F Pairing in Duplex RNA

The effects of incorporation of the ribonucleotide analog of F, rF, into small interfering RNA molecules (siRNAs) on their activity have been studied in some detail.33-35 The modulation of the siRNA activity upon replacement of rU (U) by rF in the antisense (guide) strand was assayed in HeLa cells in vitro.33,34 When placed at the 5′-terminal end or opposite A in the interior of the guide strand, rF was quite well tolerated. Even when positioned adjacent to the Ago2 cleavage site, measurements of the luciferase luminescence revealed that the modified siRNA duplex maintains considerable activity as long as the pairing partner of rF is A. Thus, rF:A and C:A at the cleavage site affected the activity to a similar degree and these combinations were better tolerated than A:A or G:A mismatches that strongly impaired activity.33 A related study that assessed the interference of siRNAs with rF in place of U at 11 different positions of the guide strand demonstrated that activity and thermodynamic stability of the individual duplexes correlated quite well.34 However, an siRNA with rF at a central location of the guide strand retained high activity despite being strongly destabilizing. Interestingly, the crystal structure of the RNA duplex [r(CGCFAAUUAGCG)]2 at 1.6 Å resolution revealed a configuration of the rF:A pair with a separation between F4 and N6 that was considerably larger than that in the corresponding pair in the DDD (Figure 2D).33 At almost 4 Å, the distance exceeds the sum of van der Waals radii by some 10%, indicating a rather loose association of F and A in RNA and hinting at a potentially considerable range of the F:A geometry inside canonical duplexes. This finding is consistent with the results of molecular dynamics (MD) simulations for an RNA containing a central rF:A pair.36 Compared to a reference duplex with U:A the modified duplex exhibited significantly larger conformational fluctuations in the central portion, with frequent base pair openings and shearing.

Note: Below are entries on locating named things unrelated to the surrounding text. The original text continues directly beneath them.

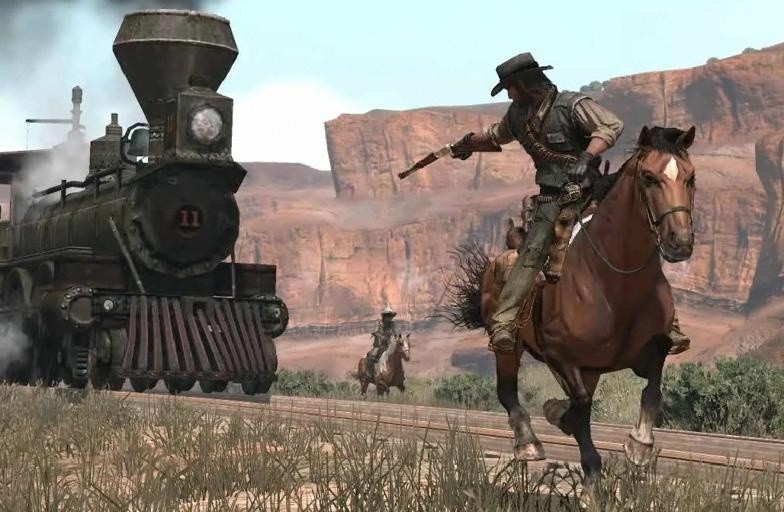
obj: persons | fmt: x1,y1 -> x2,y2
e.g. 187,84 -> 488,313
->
363,305 -> 396,382
449,51 -> 691,355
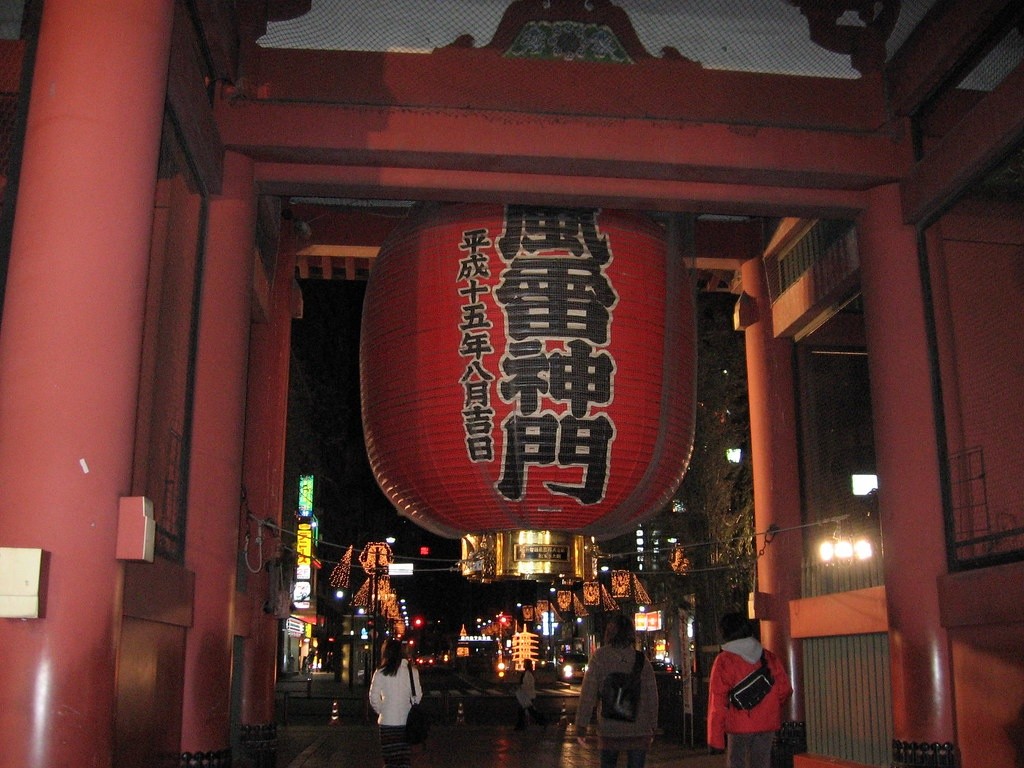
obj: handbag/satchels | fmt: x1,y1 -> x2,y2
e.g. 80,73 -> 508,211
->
404,703 -> 429,744
600,650 -> 645,723
728,648 -> 775,710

Whereas single rF:A pairs in the central portion of the guide strand resulted in an only marginally reduced activity compared to native siRNA, three consecutive rF:A pairs covering the same region had a detrimental effect on the activity.35 Evidently the softer core of the latter construct is not tolerated by the RNA-induced silencing complex (RISC) and perhaps hampers cleavage catalyzed by Ago2. The activity of an siRNA duplex with a single U:G mismatch in the guide strand adjacent to the cleavage site was as low as that of the above duplex with three rF:A mismatches. And replacing the same U:G by rF:G or placing the rF:G mismatch two nucleotides upstream in the guide strand abolished the activity altogether.35 When we analyzed the rF:G mismatch in the crystal structure of the duplex [r(CGCFAAUUGGCG)]2 at 1.1 Å resolution, we found to our surprise that its geometry mimicked that of the native U:G wobble pair (Figure 3). Given the weak association between rF and A in the same sequence context this is rather puzzling. Not only does the F2 atom in rF form a close contact with the imino N1-H from G (3.03 Å) in the minor groove, but the 3.2 Å distance between C3-H (rF) and O6(G) is also suggestive of a C-H…O H-bond. By comparison, the C3-H…N1 distances in the dF:A (DDD; Figure 2B) and rF:A pairs (RNA; Figure 2D) are longer and not compatible with a significant role in pairing stability.

Figure 3.

Figure 3

Geometry and hydration of RNA (A) U:G (rGGGGCUA:rUAGCUCC; PDB ID 434D)38 and (B) rF:G (rCGCFAAUUGGCG; PDB ID 2Q1O)35 pairs. Water molecules are cyan spheres and distances are in Å.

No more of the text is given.